I think, looking at how crass and, really I suppose, vicious Andy is compared to Brent, it comes down to forgetting where the joke is. In The Office, that extra ‘s’ added to ‘disabled’ isn’t funny in itself, it’s that the slip, the inattention, speaks to Brent’s deficits. Brent is the joke, not the word. It seems now, that this gap has closed and the word ‘disableds’ is the actual joke: look I said something that people don’t like. When the irony door slams shut, it doesn’t matter if you believe the things you say or not, once the epithet becomes the joke your joke is the same as the ones you satirised before as coming from a woeful, ignorant place. Brent means well, but messes up. He sees a world of popularity, friendship, love that he is desperate to join but can’t. Andy is a misanthrope and uses his personal experience to show how he really feels about the world. He managed to find one person that he liked, and no matter how kindly he is treated by everyone else, he does not reciprocate and so they must be punished. Both Brent and Andy say things that have such a through line that they also seem to be things that Gervais also believes – especially Andy, who uses a lot of jokes that Gervais set up for him in other shows and his standup. And that’s fine, but with the ironic door firmly shut, and nails driven into it, the straightforwardness of After Life, its lack of nuance, just makes it bad.  

Because the nuance of The Office is sublime. Watching it again, it seems that Brent might have had a mental breakdown fairly recently. In episode 1, series 1, a character mentions that he had a breakdown and Brent firmly dismisses it. His chosen charity is MenCap, which focuses on mental health. Also, his previous accolades – the write up in In Paper, the recommendation to the company that does those business talks – suggest he was a good boss. He’s obviously thought of highly in the company, as he’s the Board’s first choice to be the UK Manager. The Office suggests that the worse thing that could ever happen to David Brent is that he be given a platform; that TV might just tear him apart. And, it does. Everything that Brent does on camera is because he is aware that he is being filmed. Without the documentary, would Brent have spiralled down? No, probably not. The best part of The Office, remains the subplot about Tim and Dawn, which would have happened if they were being filmed or not. So much of The Office’s heart rests in that small, stumbling romance. It is interesting to think that Dawn only returns for the Christmas party because the TV production company pays. Here, TV actually helps, and the couple get a fulfilling narrative arc, which they wouldn’t have if their ‘reality’ played out without the cameras there.

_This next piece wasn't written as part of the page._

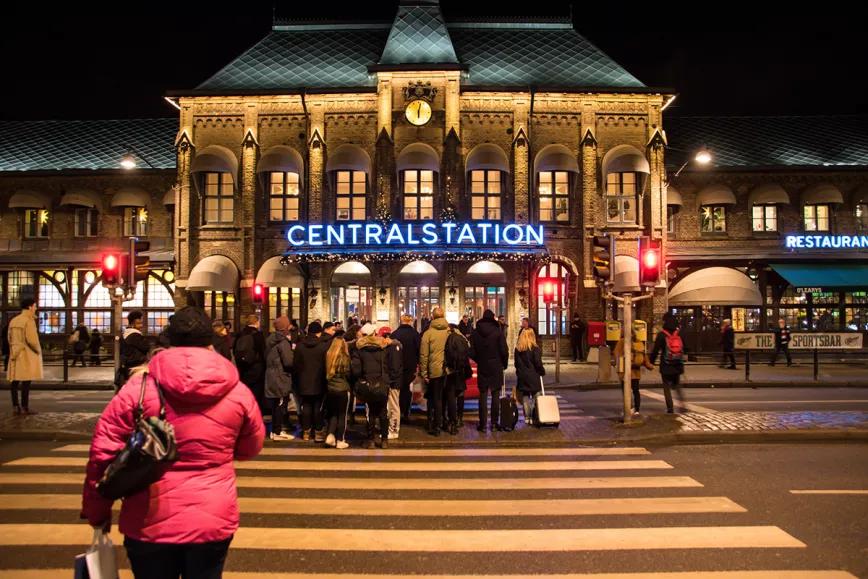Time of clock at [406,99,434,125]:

After Life misses that subplot. Scenes are either comedic or sad. The relationship between Dawn and Tim is both — their constant teasing of Gareth becomes part of the slow seduction of each other and is a way to bond. There’s nothing like that in After Life, which seems to reflect Gervais’ public persona, with no interplay between his desire to throw caustic acid over somethings and burn them down and others to treat with such seriousness and earnestness that any hint of humour would be seen as anathema. So, you end up with these silos between which no humour or pathos is allowed to flow. And without that nuance or irony, you’re left with this one-dimensional thing where all it seems to say about the human experience is that it’s sad when a loved one dies and people you disagree with, or even people who try to help, should be treated with the utmost contempt, unless they’re Penelope Wilton on a bench.

These 1320 words are greatly indebted to two YouTubers who the algorithms threw up and made me realise I wasn’t the only one who thinks After Life is a terrible show and that The Office was actually brilliant.